Cancer stem cells (CSCs) are a distinct population of tumour cells that have the ability to self-renew, differentiate, and form metastatic tumours.¹ CSCs effectively evade conventional chemotherapy and radiotherapy as these treatments specifically target fast growing cancer cells, and CSCs, due to their stem cell-like properties, divide more slowly.² After surviving treatment, CSCs are able to regenerate the original tumour and/or produce invasive cancer cells that are able to colonise distant organs.  For these reasons, CSCs are widely thought to be responsible for cancer relapse. Therefore, to provide a durable response and prevent tumour recurrence, chemotherapeutics must have the ability to remove the entire population of cancer cells, including CSCs. Therapeutic strategies capable of selectively killing CSCs and disrupting the microenvironments (niches) supporting these cells are the focus of several research programmes. Potential CSC therapeutic targets such as cell surface markers and various deregulated signalling pathways have been identified, but there is still no clinically approved drug that specifically kills CSCs.² Most of the compounds undergoing pre-clinical or clinical investigation as CSC-specific agents are completely organic in nature. Recent work by our group has shown that metal complexes (copper, cobalt, and nickel) are capable of potently and selectivity killing CSCs (over bulk cancer cells).^3a-e Here we present a series of novel copper(II)-phenanthroline complexes bearing nonsteroidal anti-inflammatory drugs or organelle-targeting peptides that can specifically kill CSCs in vitro, and provide insight into their mechanism of action.^4a,b Encapsulation of the former into polymeric nanoparticles with CSC-targeting antibodies and their delivery into CSCs will also be discussed.⁵

References

1. L. V. Nguyen, R. Vanner, P. Dirks and C. J. Eaves, Nat. Rev. Cancer, 2012, 12,133-143.

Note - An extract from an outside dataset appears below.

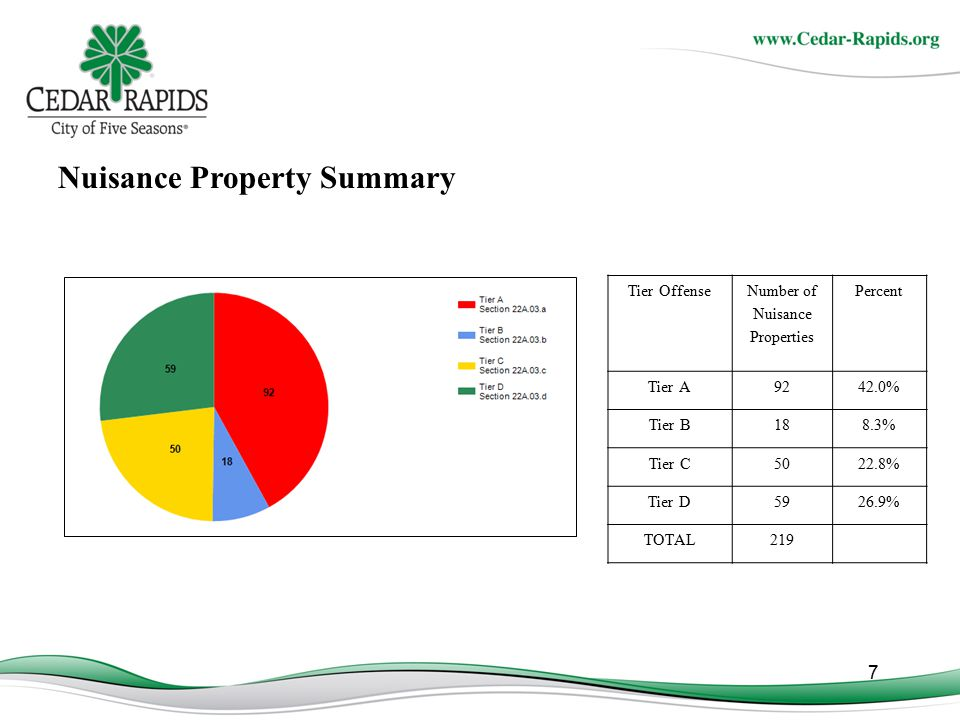7 Nuisance Property Summary Tier Offense Number of Nuisance Properties Percent Tier A9242.0% Tier B188.3% Tier C5022.8% Tier D5926.9% TOTAL219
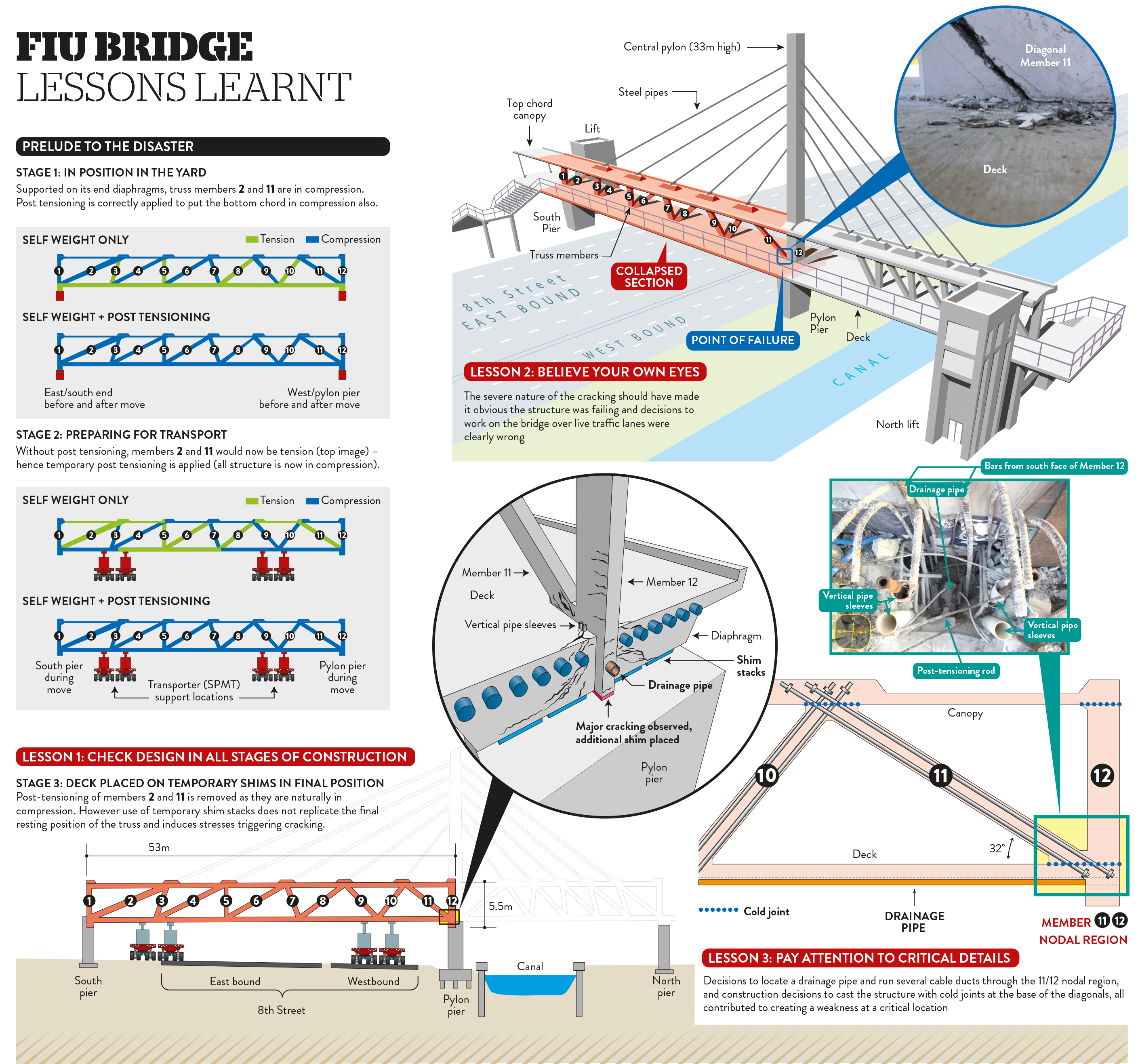 Future Of Bridges Florida Bridge Collapse Has Some Hard Lessons New Civil Engineer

2. J. Kaiser, Science, 2015, 347, 226-229.

3. (a) P.B. Cressey, A. Eskandari, P.M. Bruno, C. Lu, M.T. Hemann, K. Suntharalingam, ChemBioChem, 2016, 17 (18), 1713-1718. (b) P.B. Cressey, A. Eskandari, K. Suntharalingam, Inorganics, 2017, 5(1), 12. (c) M. Flamme, P.B. Cressey, C. Lu, P.M. Bruno, A. Eskandari, M.T. Hemann, G. Hogarth, K. Suntharalingam, Chem. Eur. J, 2017, 23, 9674-9682. (d) C. Lu, A. Eskandari, P.B. Cressey, K. Suntharalingam, Chem. Eur. J, 2017, 23(47), 11366-11374. (e) C. Lu, K. Laws, A. Eskandari, K. Suntharalingam Dalton Trans., 2017, 46, 12785-12789

4. (a) J. N. Boodram, I. J. McGregor, P. M. Bruno, P. B. Cressey, M. T. Hemann and K. Suntharalingam, Angew. Chem. Int. Ed., 2016, 55, 2845-2850. (b) K. Laws, G. Bineva-Todd, A. Eskandari, C. Lu, N. O’Reilly, K. Suntharalingam, Angew. Chem. Int. Ed., accepted DOI: 10.1002/anie.201710910.

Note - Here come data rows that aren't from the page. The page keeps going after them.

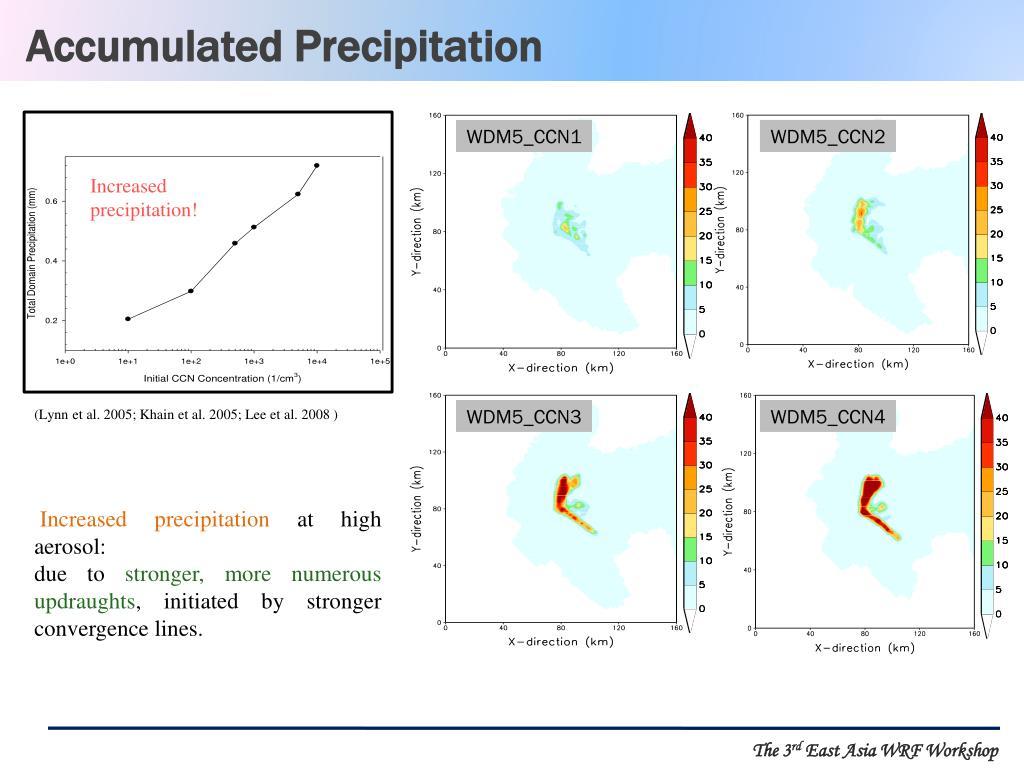 Accumulated Precipitation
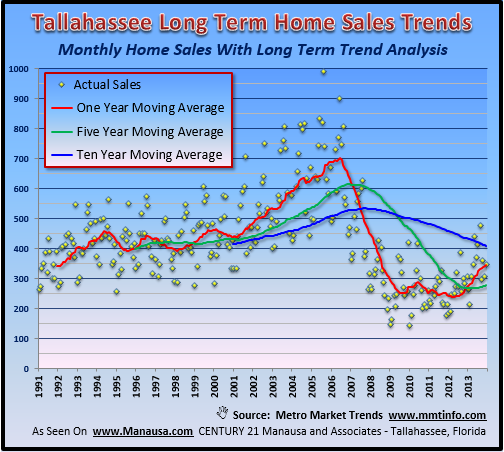 real estate forecast for 2014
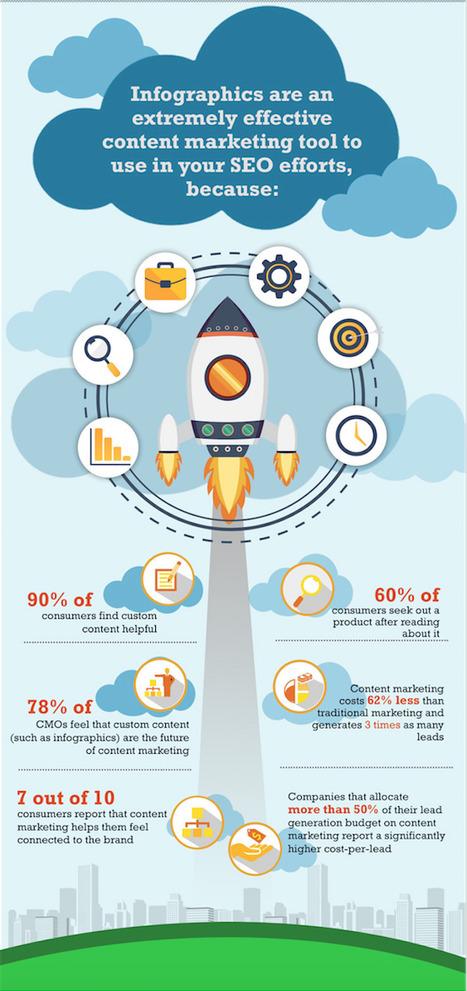[Content strategy]  L'infographie, outil-clé d'une stratégie de content marketing efficace | Brand content & story telling | Scoop.it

5. A. Eskandari, J.N. Boodram, P.B. Cressey, C. Lu, P.M. Bruno, M. Hemann, K. Suntharalingam, Dalton Trans., 2016, 45 (44), 17867-17873

Brief Bio

Rama received a MSci degree in Chemistry from Imperial College London (UK) in 2008. Rama completed a PhD in Chemistry from Imperial College London (UK) in 2012 under the supervision of Prof. Ramon Vilar. Upon completion of his PhD, Rama joined Prof. Stephen J. Lippard’s research group at Massachusetts Institute of Technology (MA, USA) were he was a Misrock Postdoctoral Fellow (Dept. of Chemistry and Koch Institute of Integrative Cancer Research). Rama began his independent research group at King’s College London in 2014 after the award of a Leverhulme Early Career Fellowship. He was appointed Lecturer in Bioinorganic Chemistry at King’s College London in 2017.